Project Summary/Abstract Striated muscle tissue contains the highest mitochondrial content and the largest known proteins, which present unique challenges to the translational machinery. Muscle tissue specifically expresses a paralogous ribosomal protein, RLP3L, that is roughly 80% similar to the ubiquitous RPL3, and is essential to the formation of the large subunit of the ribosome. In muscle, RPL3L substitutes for RPL3 in the ribosome, but how this alters ribosome function remains unknown. Furthermore, these two paralogs demonstrate an inverse relationship under conditions of muscle adaptation, stress, and pathology. In dystrophic muscle, RPL3L is lost in favor of RPL3 in the ribosome, but the effects on muscle functional decline are not understood. Recent evidence suggests that ribosomes can specialize in order to selectively translate certain genes into proteins. Additionally, translation control has emerged as a novel layer of regulation for mitochondrial function, which declines early in the pathology of muscular dystrophy, prior to an overt phenotype. Taken together, I hypothesize that the loss of RPL3L in dystrophic muscle impairs ribosome specialization, thus contributing to an imbalance between mitochondrial and sarcomeric protein synthesis, exacerbating dystrophic disease progression. Rescue of the muscle specific ribosomal protein in muscular dystrophy will provide the first evidence for a role of ribosome specialization in muscle functional decline, and help guide the design of new therapeutics. The proposed studies will also, for the first time, investigate the impact of glucocorticoids (a common therapy for dystrophy) on muscle ribosome specialization and translational selectivity. Successful completion of the proposed studies will reveal new therapeutic targets as well novel mechanisms underlying the pathophysiology of chronic debilitating diseases.

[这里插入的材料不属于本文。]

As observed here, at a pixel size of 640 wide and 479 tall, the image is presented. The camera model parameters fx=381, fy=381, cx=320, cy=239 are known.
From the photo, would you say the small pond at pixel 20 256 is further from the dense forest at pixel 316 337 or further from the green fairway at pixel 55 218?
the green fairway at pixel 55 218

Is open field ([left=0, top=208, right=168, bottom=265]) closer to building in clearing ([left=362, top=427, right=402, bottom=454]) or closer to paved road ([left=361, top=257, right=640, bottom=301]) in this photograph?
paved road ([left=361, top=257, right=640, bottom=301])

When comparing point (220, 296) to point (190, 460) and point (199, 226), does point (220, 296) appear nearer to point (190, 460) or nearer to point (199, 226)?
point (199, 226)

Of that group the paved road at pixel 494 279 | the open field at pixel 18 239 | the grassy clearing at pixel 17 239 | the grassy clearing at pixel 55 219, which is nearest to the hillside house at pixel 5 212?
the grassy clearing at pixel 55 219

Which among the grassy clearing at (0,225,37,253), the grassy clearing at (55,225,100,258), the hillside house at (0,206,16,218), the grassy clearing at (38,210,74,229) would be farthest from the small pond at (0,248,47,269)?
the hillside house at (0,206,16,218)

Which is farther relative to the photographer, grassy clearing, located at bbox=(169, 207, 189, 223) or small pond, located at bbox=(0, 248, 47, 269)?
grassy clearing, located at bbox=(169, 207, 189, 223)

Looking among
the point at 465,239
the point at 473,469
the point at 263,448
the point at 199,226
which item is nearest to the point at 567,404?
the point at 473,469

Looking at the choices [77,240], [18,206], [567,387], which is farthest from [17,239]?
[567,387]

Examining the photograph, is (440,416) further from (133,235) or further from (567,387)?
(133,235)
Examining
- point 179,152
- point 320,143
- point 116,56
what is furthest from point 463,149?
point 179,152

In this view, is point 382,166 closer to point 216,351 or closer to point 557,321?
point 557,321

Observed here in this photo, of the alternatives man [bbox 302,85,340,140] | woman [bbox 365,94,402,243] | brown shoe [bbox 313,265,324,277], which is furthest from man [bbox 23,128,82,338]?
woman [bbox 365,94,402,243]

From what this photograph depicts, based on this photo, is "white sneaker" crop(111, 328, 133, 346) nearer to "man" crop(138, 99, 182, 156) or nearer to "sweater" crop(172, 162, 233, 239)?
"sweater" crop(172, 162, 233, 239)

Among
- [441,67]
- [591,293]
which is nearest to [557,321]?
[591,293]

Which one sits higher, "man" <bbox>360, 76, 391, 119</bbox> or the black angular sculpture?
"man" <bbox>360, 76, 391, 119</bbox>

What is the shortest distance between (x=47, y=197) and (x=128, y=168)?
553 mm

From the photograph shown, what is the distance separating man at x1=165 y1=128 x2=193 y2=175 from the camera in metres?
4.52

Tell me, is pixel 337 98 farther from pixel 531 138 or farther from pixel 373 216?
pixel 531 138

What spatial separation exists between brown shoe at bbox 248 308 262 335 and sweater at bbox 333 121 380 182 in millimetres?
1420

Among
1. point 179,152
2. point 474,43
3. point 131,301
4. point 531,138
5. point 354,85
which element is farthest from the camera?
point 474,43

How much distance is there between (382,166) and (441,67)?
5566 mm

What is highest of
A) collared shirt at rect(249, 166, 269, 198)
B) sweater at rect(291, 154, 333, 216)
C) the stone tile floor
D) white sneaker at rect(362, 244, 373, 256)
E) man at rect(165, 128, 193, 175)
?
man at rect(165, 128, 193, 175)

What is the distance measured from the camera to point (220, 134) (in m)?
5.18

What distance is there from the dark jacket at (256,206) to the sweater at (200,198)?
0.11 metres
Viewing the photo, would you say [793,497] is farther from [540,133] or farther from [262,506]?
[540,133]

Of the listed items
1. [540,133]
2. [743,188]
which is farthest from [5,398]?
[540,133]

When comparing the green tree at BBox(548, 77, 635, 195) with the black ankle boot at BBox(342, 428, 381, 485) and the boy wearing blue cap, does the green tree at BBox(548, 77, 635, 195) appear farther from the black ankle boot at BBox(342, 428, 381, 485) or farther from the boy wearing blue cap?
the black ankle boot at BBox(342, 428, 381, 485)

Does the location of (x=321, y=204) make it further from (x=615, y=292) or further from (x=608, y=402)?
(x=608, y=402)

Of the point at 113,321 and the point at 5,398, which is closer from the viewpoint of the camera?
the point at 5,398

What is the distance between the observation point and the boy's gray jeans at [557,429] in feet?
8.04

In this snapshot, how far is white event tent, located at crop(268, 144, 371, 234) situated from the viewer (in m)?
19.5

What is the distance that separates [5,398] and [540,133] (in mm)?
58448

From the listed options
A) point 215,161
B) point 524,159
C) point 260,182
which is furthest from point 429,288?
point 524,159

项目摘要/摘要 横纹肌组织含有最高的线粒体含量和已知最大的蛋白质， 这对翻译机器提出了独特的挑战。肌肉组织特异性地表达 一种类似的核糖体蛋白，RLP3L，与普遍存在的RPL3大约80%相似，是 核糖体大亚基的形成所必需的。在肌肉方面，RPL3L替代RPL3 在核糖体中，但这如何改变核糖体功能仍不清楚。此外，这两个人 在肌肉适应、压力和压力条件下，Paralog表现出相反的关系 病理学。在营养不良的肌肉中，RPL3L在核糖体中丢失而有利于RPL3，但对RPL3L的影响 肌肉功能衰退尚不清楚。最近的证据表明，核糖体可以 为了有选择地将某些基因翻译成蛋白质而专门研究。此外，平移控制 已经成为线粒体功能的一层新的调节层，线粒体功能在早期衰退 肌营养不良的病理学，在显性表型之前。综上所述，我假设 营养不良肌肉中RPL3L的丢失会损害核糖体的特化，从而导致失衡 线粒体和肌节蛋白合成之间的关系，加剧营养不良疾病 进步。在肌营养不良症中挽救肌肉特异性核糖体蛋白将提供 核糖体特化在肌肉功能衰退中的作用的第一个证据，并有助于指导 新疗法的设计。拟议的研究还将首次调查 糖皮质激素(治疗营养不良的常用疗法)对肌肉核糖体特化和 翻译选择性。拟议研究的成功完成将揭示新的治疗方法 目标以及慢性衰弱疾病的病理生理学基础的新机制。